__TASK DETAILS__: Reproduce without any pictures the lines from the one that contains "XCMG XZJ5390GXFSG210/A1 fire tank truck" through the end of the records, exactly as written.

__SUPPLIED ENTRIES__:
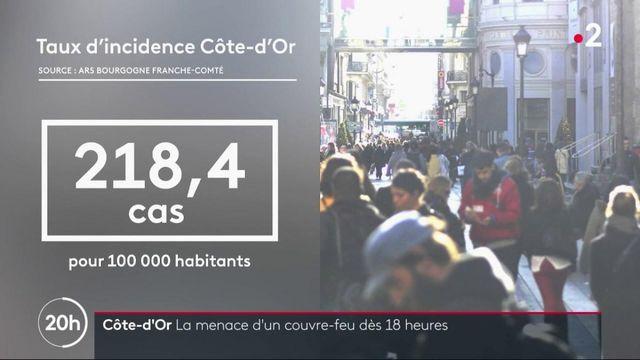 Côte-d'Or : vers un couvre-feu à 18 heures ?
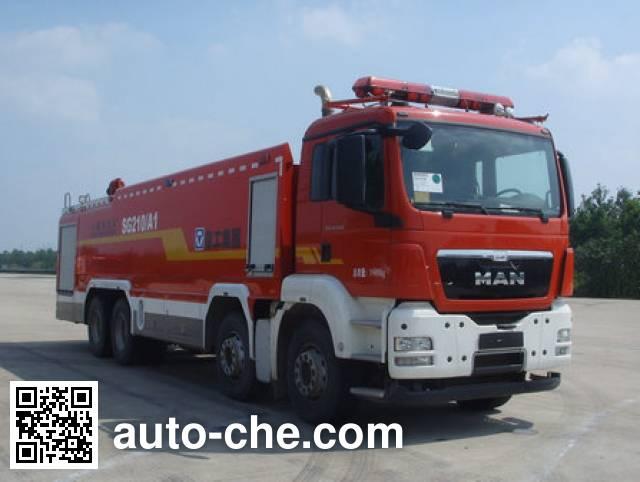 XCMG XZJ5390GXFSG210/A1 fire tank truck
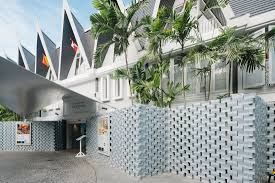 100 Boathouse Design LAANK Redesigns The Phuket Indesignlivesg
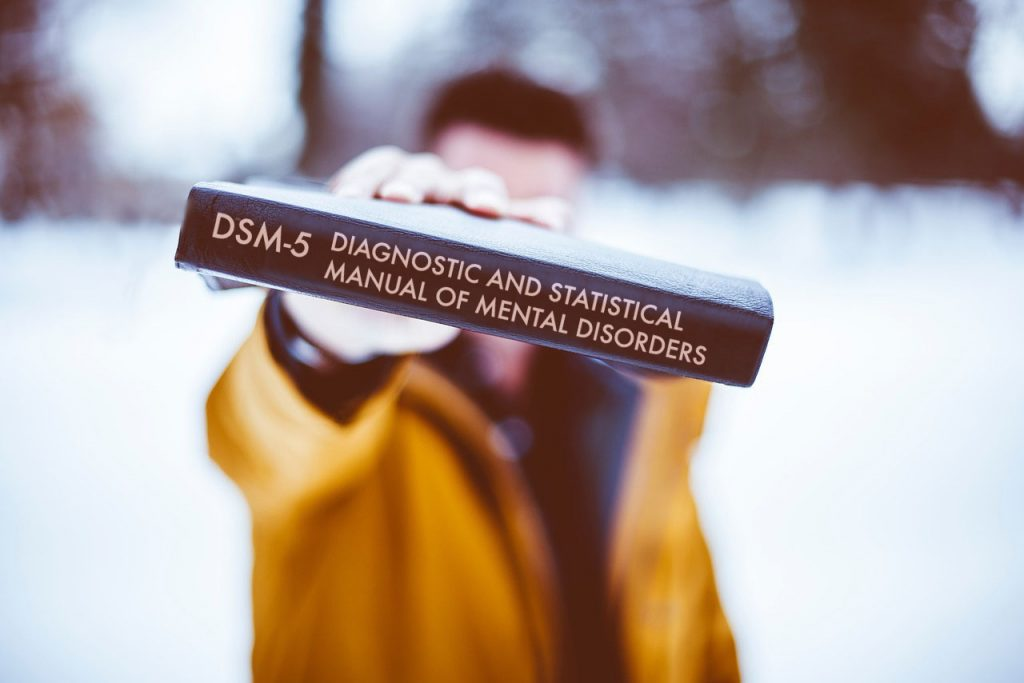 DSM 5 terminology for Borderline Personality Disorder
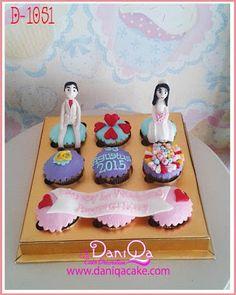 DaniQa Cake and Snack: Cupcake set anniversary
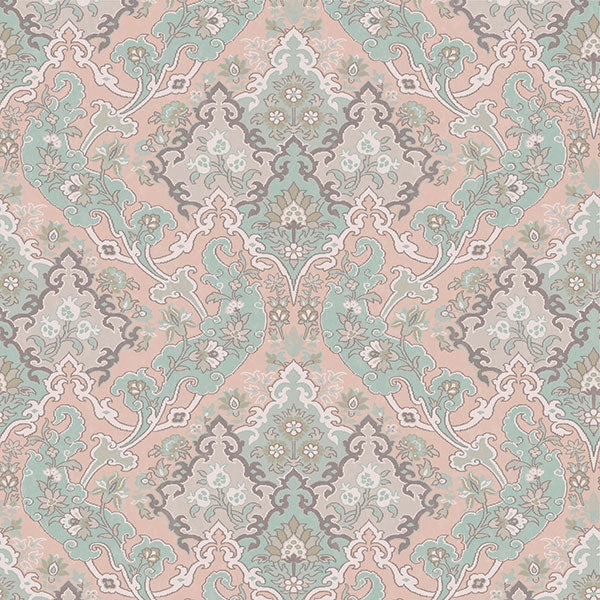 Cole & Son - Mariinsky Damask - Pushkin in Pastel Multi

__TASK RESULT__:
 XCMG XZJ5390GXFSG210/A1 fire tank truck
 100 Boathouse Design LAANK Redesigns The Phuket Indesignlivesg
 DSM 5 terminology for Borderline Personality Disorder
 DaniQa Cake and Snack: Cupcake set anniversary
 Cole & Son - Mariinsky Damask - Pushkin in Pastel Multi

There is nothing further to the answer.